Taking custodianship very seriously, Phillips Farms vineyard manager Kevin Phillips has since worked wonders with this heritage vineyard:  hoeing, watering, composting, cover cropping, and doing everything that needs to be done by hand, following strictly organic procedures.  Bechthold is more “alive” than ever.

Phillips has also filled in dead spots with cuttings taken off the original vines; although the vineyard has obviously been extremely well loved during its entire 127 years:  over 95% of Bechthold still consists of the original plants, growing long and prospering.  Although someone still has to go through the trouble of officially registering Bechthold Vineyard with HVS, it is in no danger of being pulled any time soon.

Which is amazing, because just 10 years ago the opposite was true:  the vineyard came close to being plowed under because its fruit was virtually unwanted – selling for so little (less than $200/ton), according to Al Bechthold, “that some years it was hardly worth picking.”

Not that there was no demand for Cinsaut grapes.  In the early 2000s a well known California winemaker, Bonny Doon’s Randall Grahm, was running want-ads in industry magazines, desperately seeking Cinsaut grapes for his “Rhône” style wines.  The problem was that the cuttings originally planted by Spenker in 1886 were sold to him as “Black Malvoisie” – and no one in California wanted grapes called Malvoise.  It wasn’t until 2003, when Kay Bogart of U.C. Davis’ Department of Viticulture & Enology finally helped identify the planting as Cinsaut, that people like Grahm were suddenly on it like white on rice.
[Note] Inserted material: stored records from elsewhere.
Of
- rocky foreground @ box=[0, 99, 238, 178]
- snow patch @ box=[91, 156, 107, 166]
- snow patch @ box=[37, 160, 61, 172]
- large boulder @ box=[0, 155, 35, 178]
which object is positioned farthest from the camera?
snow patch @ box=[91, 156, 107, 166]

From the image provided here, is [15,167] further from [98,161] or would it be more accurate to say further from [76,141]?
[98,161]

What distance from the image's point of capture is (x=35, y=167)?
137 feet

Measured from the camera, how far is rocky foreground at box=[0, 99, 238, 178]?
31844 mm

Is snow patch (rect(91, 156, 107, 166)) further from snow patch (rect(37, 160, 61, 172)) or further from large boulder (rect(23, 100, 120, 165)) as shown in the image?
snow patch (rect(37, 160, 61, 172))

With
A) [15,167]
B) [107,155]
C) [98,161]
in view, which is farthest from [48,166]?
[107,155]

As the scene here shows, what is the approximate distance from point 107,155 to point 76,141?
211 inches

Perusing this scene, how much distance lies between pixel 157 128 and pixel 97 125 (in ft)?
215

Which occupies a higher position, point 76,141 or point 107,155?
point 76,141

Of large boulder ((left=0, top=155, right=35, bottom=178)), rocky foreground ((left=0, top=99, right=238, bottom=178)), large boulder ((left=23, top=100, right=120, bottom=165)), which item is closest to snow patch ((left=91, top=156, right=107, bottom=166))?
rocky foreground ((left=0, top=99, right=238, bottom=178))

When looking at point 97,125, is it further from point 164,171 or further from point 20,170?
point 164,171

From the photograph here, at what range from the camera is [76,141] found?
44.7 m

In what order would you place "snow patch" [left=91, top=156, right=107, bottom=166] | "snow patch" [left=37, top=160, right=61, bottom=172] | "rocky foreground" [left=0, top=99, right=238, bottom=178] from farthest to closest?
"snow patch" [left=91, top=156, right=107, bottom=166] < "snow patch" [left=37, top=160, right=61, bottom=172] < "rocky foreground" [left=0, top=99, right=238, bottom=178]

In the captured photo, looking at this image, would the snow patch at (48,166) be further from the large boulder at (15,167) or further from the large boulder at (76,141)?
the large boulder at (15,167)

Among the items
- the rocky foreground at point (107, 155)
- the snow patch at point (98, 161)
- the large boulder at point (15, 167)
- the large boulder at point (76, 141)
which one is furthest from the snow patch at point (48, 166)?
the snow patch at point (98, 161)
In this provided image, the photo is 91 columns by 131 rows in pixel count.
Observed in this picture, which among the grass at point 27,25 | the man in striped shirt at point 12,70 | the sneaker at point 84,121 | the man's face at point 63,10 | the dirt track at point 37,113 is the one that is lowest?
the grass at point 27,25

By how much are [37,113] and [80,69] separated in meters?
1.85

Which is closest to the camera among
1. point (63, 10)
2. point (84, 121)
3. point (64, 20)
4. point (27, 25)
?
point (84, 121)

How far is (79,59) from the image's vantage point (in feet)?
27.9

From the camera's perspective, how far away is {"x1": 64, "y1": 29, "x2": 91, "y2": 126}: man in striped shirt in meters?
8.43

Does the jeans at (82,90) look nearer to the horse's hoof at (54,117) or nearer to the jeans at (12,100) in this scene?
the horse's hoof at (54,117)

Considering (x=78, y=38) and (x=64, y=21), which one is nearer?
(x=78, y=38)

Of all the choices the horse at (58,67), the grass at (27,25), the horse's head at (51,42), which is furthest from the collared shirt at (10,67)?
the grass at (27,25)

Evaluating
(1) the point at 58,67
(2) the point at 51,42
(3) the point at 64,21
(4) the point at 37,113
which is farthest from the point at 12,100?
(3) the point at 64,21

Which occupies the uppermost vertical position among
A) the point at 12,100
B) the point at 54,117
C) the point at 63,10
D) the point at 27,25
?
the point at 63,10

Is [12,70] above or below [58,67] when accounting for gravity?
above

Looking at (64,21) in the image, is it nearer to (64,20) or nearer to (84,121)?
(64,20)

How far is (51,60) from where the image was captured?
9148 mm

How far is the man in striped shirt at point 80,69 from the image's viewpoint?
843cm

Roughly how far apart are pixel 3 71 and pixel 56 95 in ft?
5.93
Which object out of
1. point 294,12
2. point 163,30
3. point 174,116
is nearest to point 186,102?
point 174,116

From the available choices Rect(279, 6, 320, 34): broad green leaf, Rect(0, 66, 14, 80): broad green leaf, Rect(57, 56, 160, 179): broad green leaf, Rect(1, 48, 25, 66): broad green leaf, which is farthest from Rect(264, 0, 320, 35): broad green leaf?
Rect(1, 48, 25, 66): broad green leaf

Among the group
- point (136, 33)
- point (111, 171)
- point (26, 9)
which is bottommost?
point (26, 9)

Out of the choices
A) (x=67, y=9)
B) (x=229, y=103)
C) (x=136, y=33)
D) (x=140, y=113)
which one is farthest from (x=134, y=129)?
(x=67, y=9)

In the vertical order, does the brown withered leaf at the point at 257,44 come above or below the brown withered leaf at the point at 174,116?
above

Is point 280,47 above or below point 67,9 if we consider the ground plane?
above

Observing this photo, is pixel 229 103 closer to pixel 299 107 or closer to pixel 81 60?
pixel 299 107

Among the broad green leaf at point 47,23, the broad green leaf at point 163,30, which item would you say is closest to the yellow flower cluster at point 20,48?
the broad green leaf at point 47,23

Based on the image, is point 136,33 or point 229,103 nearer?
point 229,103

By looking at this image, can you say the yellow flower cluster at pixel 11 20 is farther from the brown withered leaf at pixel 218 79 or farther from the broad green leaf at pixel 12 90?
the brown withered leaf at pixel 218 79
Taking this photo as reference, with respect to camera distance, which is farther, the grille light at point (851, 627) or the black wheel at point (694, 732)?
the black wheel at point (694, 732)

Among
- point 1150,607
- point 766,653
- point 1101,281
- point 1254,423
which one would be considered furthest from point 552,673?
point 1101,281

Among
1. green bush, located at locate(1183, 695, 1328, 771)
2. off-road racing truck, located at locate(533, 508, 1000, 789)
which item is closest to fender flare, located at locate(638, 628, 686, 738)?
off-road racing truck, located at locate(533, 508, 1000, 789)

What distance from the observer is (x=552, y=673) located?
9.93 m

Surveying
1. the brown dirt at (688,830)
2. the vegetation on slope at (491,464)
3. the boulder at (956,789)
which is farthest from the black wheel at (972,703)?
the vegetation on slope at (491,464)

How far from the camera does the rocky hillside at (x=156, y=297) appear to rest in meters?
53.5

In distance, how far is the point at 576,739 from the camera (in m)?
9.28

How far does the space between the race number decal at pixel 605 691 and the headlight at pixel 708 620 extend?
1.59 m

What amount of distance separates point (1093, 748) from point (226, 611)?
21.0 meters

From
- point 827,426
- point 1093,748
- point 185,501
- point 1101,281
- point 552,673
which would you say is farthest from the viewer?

Today, about a dozen specialty wineries vie for Bechthold’s yearly harvest (including Lodi’s Michael David, Estate Crush, and Jessie’s Grove), and they are paying more than ten times more than what the grapes were selling for 10 years ago.  Jillian Johnson still claims a lion’s share in the northeast corner of the vineyard, where the water table is lowest and the vines are the smallest – thus producing the smallest, most intensely flavorful clusters – because she has been working with the grapes the longest (Johnson was the winemaker at Bonny Doon during the time it was first “discovered” as Cinsaut).

Johnson also takes a small section at the south end of the vineyard, closer to the water canal, where the vines are significantly larger.  These ancient giants produce bigger bunched grapes, more suitable for the production of rosé than for red wine.  Half of the 2012 Onesta Bechthold Rosé comes from this section, and the other half comes from the pink colored saignée or “bleed” of the grapes drawn off from her fermenting red wine vat of Bechthold Cinsaut.

In vino veritas — Latin for “in wine there is truth” — is a favorite old wine expression.  Johnson named her winery Onesta, taking the Italian word for honesty, one of the virtues of truth.  She also likes to quote Mark Twain, who once wrote, “If you tell the truth, you don’t have to remember anything.”

There are, in fact, few vineyards with as long a memory as Bechthold.  Hence, the seeming effortlessness of these Cinsauts.  If you want to know what real wines truly taste like, you really need look no further.  This is as onesta as it gets!